27 April,2010

Health… is wealth?
These days, our State’s apex health institution the Goa Medical College and Hospital at Bambolim, bears the look of a construction site. Though the GMC campus is itself fairly new—it was built only in the mid-1980s, and part of it first utilised for the fledging Goa University—it is being renovated on a major scale.
It’s perfectly fine to want to keep up with the times, to expand and to grow more efficient. The problem is, however, that despite so much money being spent on building and maintaining the ‘infrastructure’, the average citizen of Goa still gets an abysmally poor deal with it comes to health-care.
Politicians like the double-FRCS former health minister Dr Wilfred de Souza presided over the construction and shift-over from the old GMC Complex in the heart of Panjim to Bambolim. Given the strong contractor lobby overactive in the State, it might not be fair to just blame our politicians alone, but a lot has indeed gone wrong. In recent times, health minister Vishwajeet Rane has come up with so many new—and some controversial—initiatives and plans. The question is: will this at all offer hope to the patient?
After spending many crores on concrete, and despite it (or because of it), the health system in Goa seems to be creaking. Much of the health budget goes into building structures and paying salaries. This is more than obvious from the fact that patients are made to bear a heavy bill whenever they fall sick. With the cost of medicine going up sharply in recent times—thanks to changes in the patent laws and other factors — this becomes extremely difficult on not just the poor but even the middle-class. What is the point of offering “free” treatment, if the medicines are so un-affordably costly?

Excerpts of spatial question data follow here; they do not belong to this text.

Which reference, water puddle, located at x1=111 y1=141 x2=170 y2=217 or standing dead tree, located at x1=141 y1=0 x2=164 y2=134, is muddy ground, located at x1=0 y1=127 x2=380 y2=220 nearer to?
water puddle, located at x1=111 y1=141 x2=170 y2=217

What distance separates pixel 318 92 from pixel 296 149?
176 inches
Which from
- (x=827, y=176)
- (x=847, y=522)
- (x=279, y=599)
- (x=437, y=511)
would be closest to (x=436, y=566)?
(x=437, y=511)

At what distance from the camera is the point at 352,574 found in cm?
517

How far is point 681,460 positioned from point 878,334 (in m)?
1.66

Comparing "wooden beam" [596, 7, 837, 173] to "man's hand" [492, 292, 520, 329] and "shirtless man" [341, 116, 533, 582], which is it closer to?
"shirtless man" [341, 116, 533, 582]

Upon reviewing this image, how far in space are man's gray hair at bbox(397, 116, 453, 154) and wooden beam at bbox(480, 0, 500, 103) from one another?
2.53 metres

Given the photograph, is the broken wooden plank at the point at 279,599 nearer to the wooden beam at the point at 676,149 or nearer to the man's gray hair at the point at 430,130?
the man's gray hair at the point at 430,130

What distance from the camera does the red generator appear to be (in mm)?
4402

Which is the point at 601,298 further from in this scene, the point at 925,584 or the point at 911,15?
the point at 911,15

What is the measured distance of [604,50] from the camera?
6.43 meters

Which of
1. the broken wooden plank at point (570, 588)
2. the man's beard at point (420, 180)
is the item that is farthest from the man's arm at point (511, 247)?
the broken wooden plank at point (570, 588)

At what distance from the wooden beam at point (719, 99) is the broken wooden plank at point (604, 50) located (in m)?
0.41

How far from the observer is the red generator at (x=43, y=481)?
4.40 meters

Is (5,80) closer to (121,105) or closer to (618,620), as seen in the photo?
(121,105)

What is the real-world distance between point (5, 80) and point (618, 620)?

Besides this, GMC and Goa’s district hospitals too clearly face managerial issues. Look at the long queues, crowded wards, difficult sanitation situation, and it becomes more than clear that Goa is being short-charged.
Another problem area is the manner in which Goa has been—or rather, has not been—building up its own skills and infrastructure. In recent years, the Goa government’s approach (regardless of which party has been in power) has been to promote the Mediclaim policy. If a particular line of treatment, or specialisation, is not available in Goa, then a patient can claim a reimbursement for treatment in hospitals outside the State.
So far so good. This almost seems to be a win-win-win situation. The patient gets the healthcare without paying for it. The government meets its obligation. And the insurance companies do their job.
But the situation is not that simple. Why should outstation hospitals benefit as the taxpayer’s money gets channelised via the insurance firms involved? More than that, such a policy has resulted in the neglect of Goa’s own infrastructure. In the name of claiming outstation treatment for free, nothing has been done to build up specialisations here—for treatment even of heart or cancer complications for instance. Beneficiaries of Mediclaim also drop hints about how patients could be getting diverted away from the best hospitals, and how there is reason to suspect on what basis beneficiary hospitals are chosen.
The test of the pudding is in the eating. When our VVIPs, including the politicians and their kin, fall ill, they prefer to bypass Goa’s own health-care system, which they themselves had a hand in creating.
There are many committed doctors, nurses and other health professionals manning our hospitals. Hospitals still retain a touch of kindness, despite all the collapsing infrastructure, over politicisation and political interference, and intense corporatisation of the health-care sector. But our hospitals are no longer centres of efficiency, which once attracted patients from well beyond Goa’s borders. Today, many from Goa trek to Belgaum, Manipal, Bombay, Bangalore, Vellore or Madurai to meet their health-care needs. We need to ponder why this is happening; at the very least, the professionals in the system should be given a chance to manage affairs efficiently and as per their own judgement.